**Set exercise**.
Copy exactly, and only, the lines from the line containing "What distance separates point" through the last line of the records below, both included, and leave out any pictures.
==== Available records
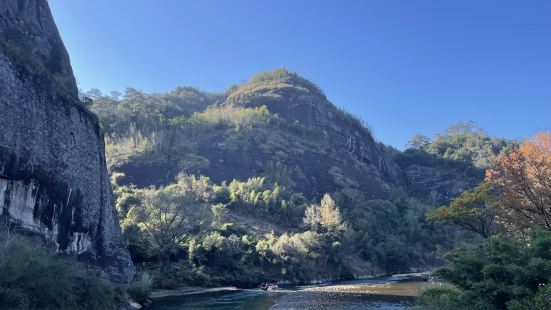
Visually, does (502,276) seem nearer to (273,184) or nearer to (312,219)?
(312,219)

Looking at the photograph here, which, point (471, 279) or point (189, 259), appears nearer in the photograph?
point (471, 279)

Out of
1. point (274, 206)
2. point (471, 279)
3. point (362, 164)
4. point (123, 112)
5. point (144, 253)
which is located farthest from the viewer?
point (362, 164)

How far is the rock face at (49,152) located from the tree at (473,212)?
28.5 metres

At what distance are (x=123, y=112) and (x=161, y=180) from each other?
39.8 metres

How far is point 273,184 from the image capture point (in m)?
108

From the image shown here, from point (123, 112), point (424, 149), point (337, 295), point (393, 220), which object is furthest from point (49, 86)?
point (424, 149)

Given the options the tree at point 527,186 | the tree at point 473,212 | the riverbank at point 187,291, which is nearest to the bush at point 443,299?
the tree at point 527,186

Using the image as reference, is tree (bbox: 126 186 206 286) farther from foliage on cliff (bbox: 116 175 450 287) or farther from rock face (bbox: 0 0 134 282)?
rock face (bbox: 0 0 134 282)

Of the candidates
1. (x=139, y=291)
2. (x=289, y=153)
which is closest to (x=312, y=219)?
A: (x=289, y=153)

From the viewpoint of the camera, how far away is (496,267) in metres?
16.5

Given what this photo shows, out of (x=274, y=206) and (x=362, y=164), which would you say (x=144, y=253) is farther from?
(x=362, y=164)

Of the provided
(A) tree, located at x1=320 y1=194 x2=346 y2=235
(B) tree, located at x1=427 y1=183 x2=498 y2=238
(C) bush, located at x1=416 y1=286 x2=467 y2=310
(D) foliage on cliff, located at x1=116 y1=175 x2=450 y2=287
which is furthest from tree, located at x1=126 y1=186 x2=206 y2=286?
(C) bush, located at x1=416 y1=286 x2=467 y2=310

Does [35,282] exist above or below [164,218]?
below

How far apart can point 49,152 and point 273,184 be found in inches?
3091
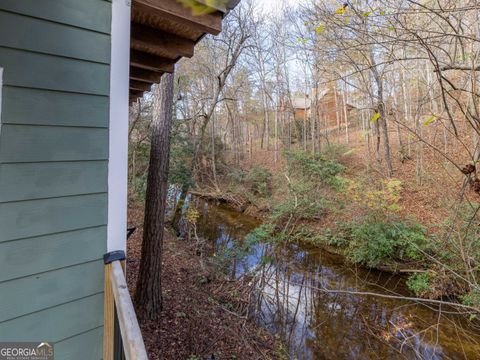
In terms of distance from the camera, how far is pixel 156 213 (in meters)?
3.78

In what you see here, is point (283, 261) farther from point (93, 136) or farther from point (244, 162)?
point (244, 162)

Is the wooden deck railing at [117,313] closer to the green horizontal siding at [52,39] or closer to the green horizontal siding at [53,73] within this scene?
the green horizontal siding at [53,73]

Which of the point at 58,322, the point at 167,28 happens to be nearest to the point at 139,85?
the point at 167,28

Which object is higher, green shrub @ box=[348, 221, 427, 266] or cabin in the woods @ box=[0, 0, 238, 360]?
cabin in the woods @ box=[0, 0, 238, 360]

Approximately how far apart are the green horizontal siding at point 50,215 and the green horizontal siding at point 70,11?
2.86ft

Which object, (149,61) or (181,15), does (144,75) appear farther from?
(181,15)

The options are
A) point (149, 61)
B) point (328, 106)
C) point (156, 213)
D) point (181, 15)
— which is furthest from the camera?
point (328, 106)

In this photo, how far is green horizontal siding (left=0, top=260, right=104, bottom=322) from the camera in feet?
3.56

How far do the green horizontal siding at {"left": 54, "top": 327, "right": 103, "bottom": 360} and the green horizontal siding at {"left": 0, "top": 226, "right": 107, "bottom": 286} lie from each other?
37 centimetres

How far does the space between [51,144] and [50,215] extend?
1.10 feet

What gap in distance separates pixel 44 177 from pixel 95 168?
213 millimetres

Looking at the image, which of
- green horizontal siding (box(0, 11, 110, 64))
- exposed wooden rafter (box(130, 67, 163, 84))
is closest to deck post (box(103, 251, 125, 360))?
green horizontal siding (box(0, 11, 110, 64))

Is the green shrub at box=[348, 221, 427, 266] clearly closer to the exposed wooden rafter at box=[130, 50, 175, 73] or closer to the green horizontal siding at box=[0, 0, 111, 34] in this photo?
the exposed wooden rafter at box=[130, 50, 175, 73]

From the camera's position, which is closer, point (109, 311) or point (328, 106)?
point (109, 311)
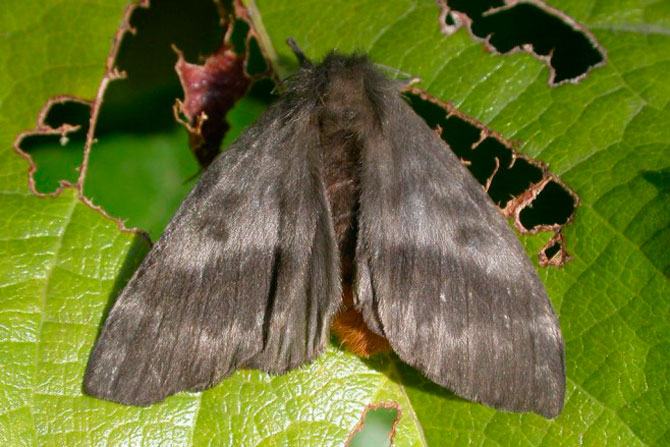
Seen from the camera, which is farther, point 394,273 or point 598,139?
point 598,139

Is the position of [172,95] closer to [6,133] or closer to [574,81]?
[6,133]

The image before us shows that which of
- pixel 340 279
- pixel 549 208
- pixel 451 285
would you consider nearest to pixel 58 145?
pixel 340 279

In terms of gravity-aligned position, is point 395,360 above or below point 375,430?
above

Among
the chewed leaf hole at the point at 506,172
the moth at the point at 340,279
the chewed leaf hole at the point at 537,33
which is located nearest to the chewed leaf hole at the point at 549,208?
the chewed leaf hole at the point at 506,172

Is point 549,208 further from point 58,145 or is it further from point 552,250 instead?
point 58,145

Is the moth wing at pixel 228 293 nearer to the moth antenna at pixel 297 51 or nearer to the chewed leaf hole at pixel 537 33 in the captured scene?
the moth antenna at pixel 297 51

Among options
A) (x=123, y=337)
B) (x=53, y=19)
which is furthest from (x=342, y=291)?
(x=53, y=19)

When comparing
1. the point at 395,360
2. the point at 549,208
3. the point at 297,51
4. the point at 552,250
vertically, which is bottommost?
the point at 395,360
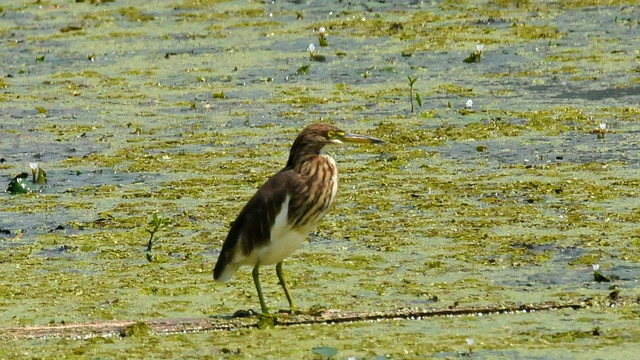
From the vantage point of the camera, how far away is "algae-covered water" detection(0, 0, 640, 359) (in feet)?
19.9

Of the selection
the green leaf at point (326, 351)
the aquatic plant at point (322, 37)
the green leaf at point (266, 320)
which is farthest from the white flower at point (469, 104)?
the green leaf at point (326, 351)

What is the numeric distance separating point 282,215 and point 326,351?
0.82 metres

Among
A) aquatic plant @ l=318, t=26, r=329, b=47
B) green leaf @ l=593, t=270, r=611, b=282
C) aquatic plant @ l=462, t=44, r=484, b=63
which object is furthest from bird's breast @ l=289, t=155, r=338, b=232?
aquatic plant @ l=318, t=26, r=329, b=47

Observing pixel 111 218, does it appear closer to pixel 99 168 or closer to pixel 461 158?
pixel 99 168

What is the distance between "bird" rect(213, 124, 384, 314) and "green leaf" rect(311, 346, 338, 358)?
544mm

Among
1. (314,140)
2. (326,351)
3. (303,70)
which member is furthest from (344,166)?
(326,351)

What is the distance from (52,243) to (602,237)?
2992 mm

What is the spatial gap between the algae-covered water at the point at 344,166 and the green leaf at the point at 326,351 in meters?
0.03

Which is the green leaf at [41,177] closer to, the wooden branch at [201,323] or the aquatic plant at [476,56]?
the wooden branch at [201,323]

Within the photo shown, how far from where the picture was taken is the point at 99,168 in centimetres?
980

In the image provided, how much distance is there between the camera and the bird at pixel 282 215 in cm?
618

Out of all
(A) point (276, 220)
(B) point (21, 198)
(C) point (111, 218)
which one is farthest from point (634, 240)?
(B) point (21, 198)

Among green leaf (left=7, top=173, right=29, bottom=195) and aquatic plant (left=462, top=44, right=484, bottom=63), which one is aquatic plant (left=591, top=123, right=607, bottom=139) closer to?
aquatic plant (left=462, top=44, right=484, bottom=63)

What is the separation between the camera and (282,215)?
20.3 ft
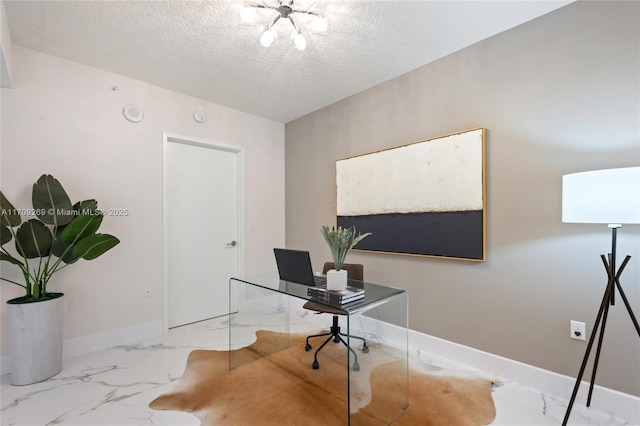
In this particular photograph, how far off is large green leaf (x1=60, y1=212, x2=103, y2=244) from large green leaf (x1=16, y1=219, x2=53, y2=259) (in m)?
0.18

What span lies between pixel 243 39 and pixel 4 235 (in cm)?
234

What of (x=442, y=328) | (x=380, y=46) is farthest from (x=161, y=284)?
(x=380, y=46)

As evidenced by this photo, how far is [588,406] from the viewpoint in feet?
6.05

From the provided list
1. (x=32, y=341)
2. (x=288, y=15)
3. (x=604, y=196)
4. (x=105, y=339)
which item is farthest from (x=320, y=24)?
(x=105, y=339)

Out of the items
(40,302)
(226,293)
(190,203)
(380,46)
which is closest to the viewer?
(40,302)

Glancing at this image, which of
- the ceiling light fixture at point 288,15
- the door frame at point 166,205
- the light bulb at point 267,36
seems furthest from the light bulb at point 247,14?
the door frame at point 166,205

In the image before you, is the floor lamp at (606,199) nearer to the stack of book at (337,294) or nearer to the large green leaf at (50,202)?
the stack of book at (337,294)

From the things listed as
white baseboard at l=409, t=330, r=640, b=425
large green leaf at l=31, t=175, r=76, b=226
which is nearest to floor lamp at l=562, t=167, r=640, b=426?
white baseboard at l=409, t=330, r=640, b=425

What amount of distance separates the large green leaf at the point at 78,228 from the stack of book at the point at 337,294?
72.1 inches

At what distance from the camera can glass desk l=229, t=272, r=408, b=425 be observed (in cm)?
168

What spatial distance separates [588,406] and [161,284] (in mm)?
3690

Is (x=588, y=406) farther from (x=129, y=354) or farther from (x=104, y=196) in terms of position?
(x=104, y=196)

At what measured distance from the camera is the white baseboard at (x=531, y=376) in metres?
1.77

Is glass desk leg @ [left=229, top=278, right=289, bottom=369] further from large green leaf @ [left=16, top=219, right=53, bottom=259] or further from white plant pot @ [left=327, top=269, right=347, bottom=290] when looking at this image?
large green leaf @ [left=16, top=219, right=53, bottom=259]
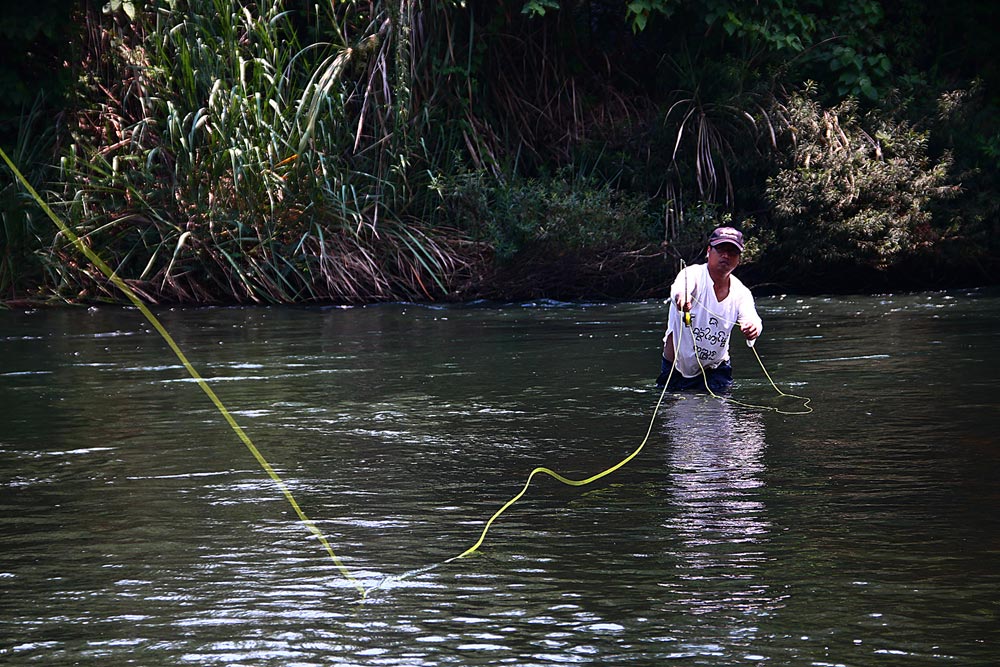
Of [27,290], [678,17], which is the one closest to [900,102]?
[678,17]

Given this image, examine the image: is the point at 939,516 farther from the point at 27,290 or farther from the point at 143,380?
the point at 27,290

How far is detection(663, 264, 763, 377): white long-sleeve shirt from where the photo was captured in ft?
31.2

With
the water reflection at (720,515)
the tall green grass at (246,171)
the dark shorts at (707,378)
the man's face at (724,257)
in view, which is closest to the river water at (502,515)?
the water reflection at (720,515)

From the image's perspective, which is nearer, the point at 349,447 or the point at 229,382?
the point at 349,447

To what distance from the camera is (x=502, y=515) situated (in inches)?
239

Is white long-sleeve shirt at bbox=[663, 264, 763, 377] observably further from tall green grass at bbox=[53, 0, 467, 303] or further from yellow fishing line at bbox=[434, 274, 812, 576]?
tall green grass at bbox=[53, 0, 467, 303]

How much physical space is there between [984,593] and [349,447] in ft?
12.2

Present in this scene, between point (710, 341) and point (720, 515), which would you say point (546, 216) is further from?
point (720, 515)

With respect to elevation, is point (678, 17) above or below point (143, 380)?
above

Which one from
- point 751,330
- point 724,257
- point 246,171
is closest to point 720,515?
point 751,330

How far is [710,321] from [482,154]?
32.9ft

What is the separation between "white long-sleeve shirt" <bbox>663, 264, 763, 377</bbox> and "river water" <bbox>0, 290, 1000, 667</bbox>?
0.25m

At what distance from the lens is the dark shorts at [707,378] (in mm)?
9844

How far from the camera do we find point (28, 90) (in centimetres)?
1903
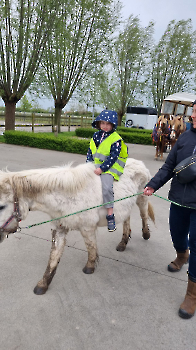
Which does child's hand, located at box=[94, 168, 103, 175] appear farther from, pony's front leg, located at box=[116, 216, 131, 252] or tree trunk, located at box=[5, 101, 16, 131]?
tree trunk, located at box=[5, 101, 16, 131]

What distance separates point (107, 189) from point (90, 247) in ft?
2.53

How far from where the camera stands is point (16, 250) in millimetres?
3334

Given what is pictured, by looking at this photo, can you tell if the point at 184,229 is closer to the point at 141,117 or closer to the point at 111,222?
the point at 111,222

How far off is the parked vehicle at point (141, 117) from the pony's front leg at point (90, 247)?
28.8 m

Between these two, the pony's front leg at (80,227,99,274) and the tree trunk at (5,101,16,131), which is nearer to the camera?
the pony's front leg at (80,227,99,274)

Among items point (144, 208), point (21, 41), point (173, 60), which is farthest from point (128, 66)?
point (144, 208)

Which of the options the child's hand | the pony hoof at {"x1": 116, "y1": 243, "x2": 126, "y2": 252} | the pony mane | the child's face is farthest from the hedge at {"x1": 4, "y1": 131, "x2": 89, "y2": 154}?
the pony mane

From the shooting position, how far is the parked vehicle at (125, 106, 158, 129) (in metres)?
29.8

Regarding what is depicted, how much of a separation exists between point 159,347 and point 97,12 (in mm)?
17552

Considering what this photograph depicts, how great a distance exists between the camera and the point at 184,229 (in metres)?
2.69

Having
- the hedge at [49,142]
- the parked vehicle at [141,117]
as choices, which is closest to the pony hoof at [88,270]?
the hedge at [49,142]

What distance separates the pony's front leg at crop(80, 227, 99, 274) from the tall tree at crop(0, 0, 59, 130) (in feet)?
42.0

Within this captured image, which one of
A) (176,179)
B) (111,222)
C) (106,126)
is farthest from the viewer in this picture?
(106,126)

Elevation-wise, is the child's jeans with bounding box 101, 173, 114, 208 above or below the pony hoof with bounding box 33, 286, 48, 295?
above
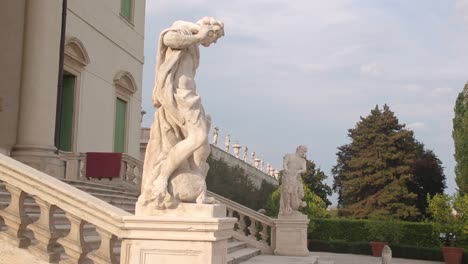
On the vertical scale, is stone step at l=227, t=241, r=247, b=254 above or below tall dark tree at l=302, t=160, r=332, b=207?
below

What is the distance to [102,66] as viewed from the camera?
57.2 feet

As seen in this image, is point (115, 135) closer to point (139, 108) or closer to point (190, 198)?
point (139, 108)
========
**Task answer**.
What distance separates point (107, 189) from point (90, 247) in ft?
2.53

How far from where the camera stands is point (16, 250) in millimetres?
3334

Given what is pictured, by looking at this photo, can you tell if the point at 184,229 is closer to the point at 141,117 or closer to the point at 111,222?
the point at 111,222

How far off is the parked vehicle at point (141, 117) from the pony's front leg at point (90, 247)?
28.8 m

Between these two, the pony's front leg at (80,227,99,274) and the tree trunk at (5,101,16,131), which is nearer to the camera?
the pony's front leg at (80,227,99,274)

Among items point (144, 208), point (21, 41), point (173, 60), which is farthest from point (128, 66)?
point (144, 208)

Which of the options the child's hand | the pony hoof at {"x1": 116, "y1": 243, "x2": 126, "y2": 252} | the pony mane | the child's face is farthest from the hedge at {"x1": 4, "y1": 131, "x2": 89, "y2": 154}?
the pony mane

From the shooting position, how far is the parked vehicle at (125, 106, 158, 129) (in metres)?
29.8

Regarding what is depicted, how much of a separation exists between point 159,347 and point 97,12 (in mm)?
17552

Considering what this photograph depicts, how great a distance exists between the camera and the point at 184,229 (in metres)?
2.69

Having
- the hedge at [49,142]
- the parked vehicle at [141,117]
as choices, which is closest to the pony hoof at [88,270]?
the hedge at [49,142]

What distance separates the pony's front leg at crop(80, 227, 99, 274) from the tall tree at crop(0, 0, 59, 130) (in feet)?
42.0

Within this captured image, which one of
A) (176,179)
B) (111,222)
C) (106,126)
is farthest from the viewer in this picture?
(106,126)

Elevation-wise, is the child's jeans with bounding box 101, 173, 114, 208 above or below the pony hoof with bounding box 33, 286, 48, 295?
above
On the vertical scale, is stone step at l=227, t=241, r=247, b=254 above or below tall dark tree at l=302, t=160, r=332, b=207?
below

What is the distance to [102,66] as viewed from the camera?
57.2 feet

As seen in this image, is point (115, 135) closer to point (139, 108) or closer to point (190, 198)?
point (139, 108)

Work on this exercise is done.